TACO: Visualizing Changes in Tables Over Time

TACO Teaser

Abstract

Multivariate, tabular data is one of the most common data structures used in many different domains.

Over time, tables can undergo changes in both structure and content, which results in multiple versions of the same table. A challenging task when working with such derived tables is to understand what exactly has changed between versions in terms of additions/deletions, reorder, merge/split, and content changes. For textual data, a variety of commonplace "diff" tools exist that support the task of investigating changes between revisions of a text. Although there are some comparison tools which assist users in inspecting differences between multiple table instances, the resulting visualizations are often difficult to interpret or do not scale to large tables with thousands of rows and columns.
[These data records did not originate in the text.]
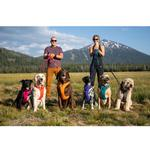 View Image 10 of Front Range Dog Harness by RuffWear - Hibiscus Pink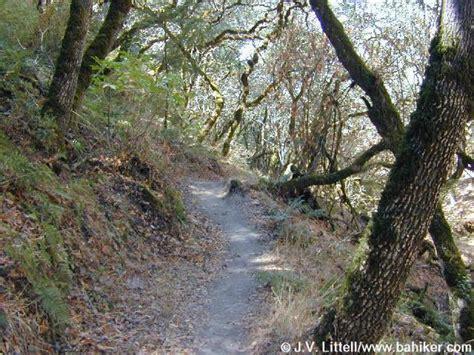 A Worn Path Story by A Worn Path Theme Essay A Worn Path Essay Critical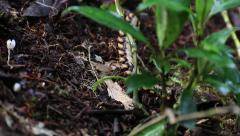 Cyanide poison excreting millipede 1 Stock Footage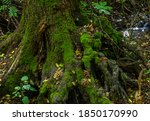 The roots of a large tree covered with moss. - stock photo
To address these challenges, we developed TACO, an interactive comparison tool that visualizes effectively the differences between multiple tables at various levels of detail. With TACO we show (1) the aggregated differences between multiple table versions over time, (2) the aggregated changes between two selected table versions, and (3) detailed changes between the selection. To demonstrate the effectiveness of our approach, we show its application by means of two usage scenarios.


Citation

Christina Niederer, Holger Stitz, Reem Hourieh, Florian Grassinger, Wolfgang Aigner, Marc Streit
TACO: Visualizing Changes in Tables Over Time
IEEE Transactions on Visualization and Computer Graphics (InfoVis '17), 24(1): 677-686, doi:10.1109/TVCG.2017.2745298, 2018.

BibTeX

@article{2017_infovis_taco,
    title = {TACO: Visualizing Changes in Tables Over Time},
    author = {Christina Niederer and Holger Stitz and Reem Hourieh and Florian Grassinger and Wolfgang Aigner and Marc Streit},
    journal = {IEEE Transactions on Visualization and Computer Graphics (InfoVis '17)},
    doi = {10.1109/TVCG.2017.2745298},
    volume = {24},
    number = {1},
    pages = {677-686},
    year = {2018}
}

Acknowledgements

We want to thank Samuel Gratzl for his contributions made during all phases of the project as well as to the implementation of the prototype system. We would also like to thank Nils Gehlenborg for giving domain specific input on the biomedical usage scenario and for providing feedback on the prototype implementation and its potential value for domain experts. This work was funded by the Austrian Science Fund as part of the VisOnFire project (FWF P27975-NBL), the State of Upper Austria (FFG 851460), and the Austrian Ministry for Transport, Innovation and Technology (BMVIT) under the ICT of the future program via the VALiD project (FFG 845598).